In the lines from the one containing "芝罘如何利用公积金装修贷款实现理想家居改造" through the one containing "做白日梦的人/Daydreamer 做白", rename "Daydreamer" to "Dreamer" and leave everything else unchanged. Return only those lines.

▶ _AVAILABLE RECORDS_:
_ _ _ _
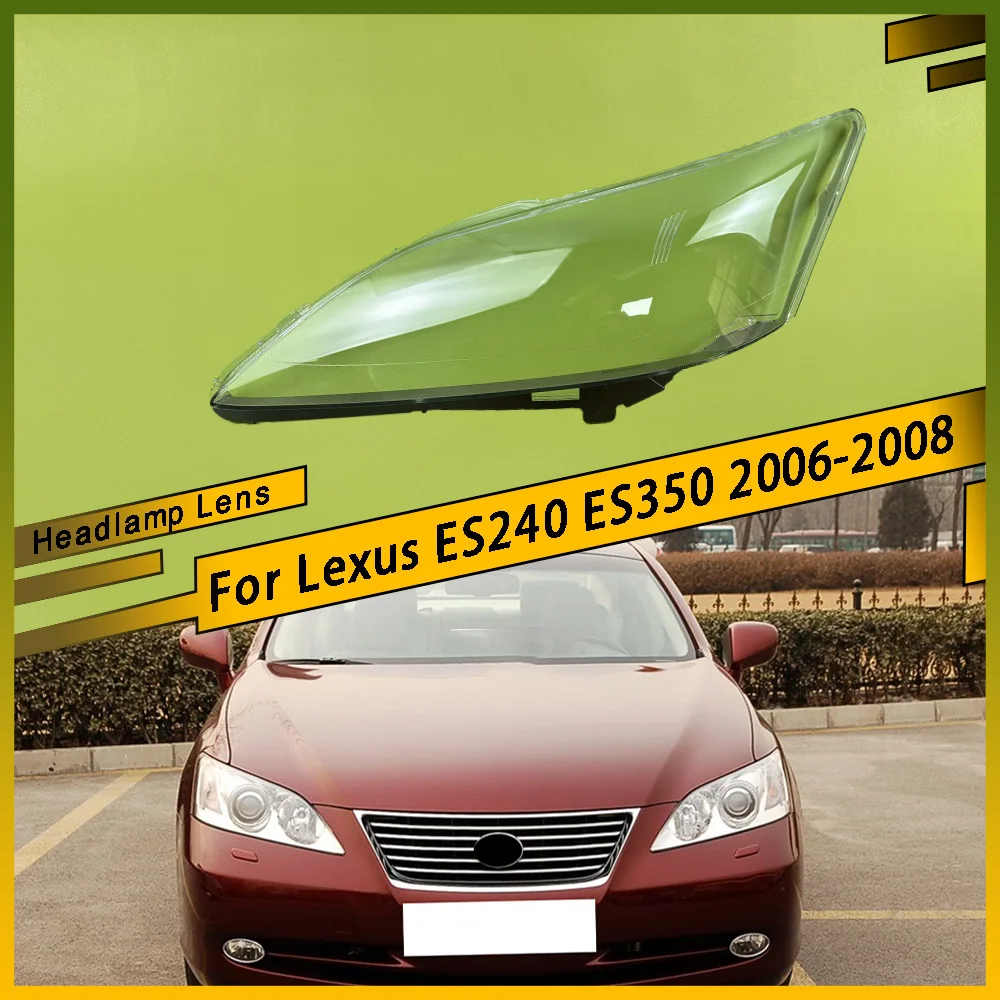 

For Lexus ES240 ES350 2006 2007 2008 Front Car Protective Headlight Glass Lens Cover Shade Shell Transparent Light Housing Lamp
_ _ _ _
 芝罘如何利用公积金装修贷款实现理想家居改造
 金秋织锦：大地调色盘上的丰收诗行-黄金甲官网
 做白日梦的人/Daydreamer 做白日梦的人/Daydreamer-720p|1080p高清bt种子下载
_ _ _ _
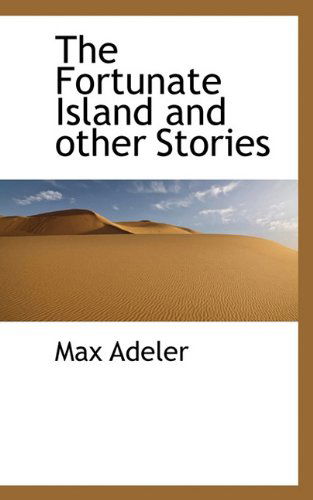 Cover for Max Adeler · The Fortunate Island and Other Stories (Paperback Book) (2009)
_ _ _ _
▶ _RESULT OF THE EXERCISE_:
 芝罘如何利用公积金装修贷款实现理想家居改造
 金秋织锦：大地调色盘上的丰收诗行-黄金甲官网
 做白日梦的人/Dreamer 做白日梦的人/Dreamer-720p|1080p高清bt种子下载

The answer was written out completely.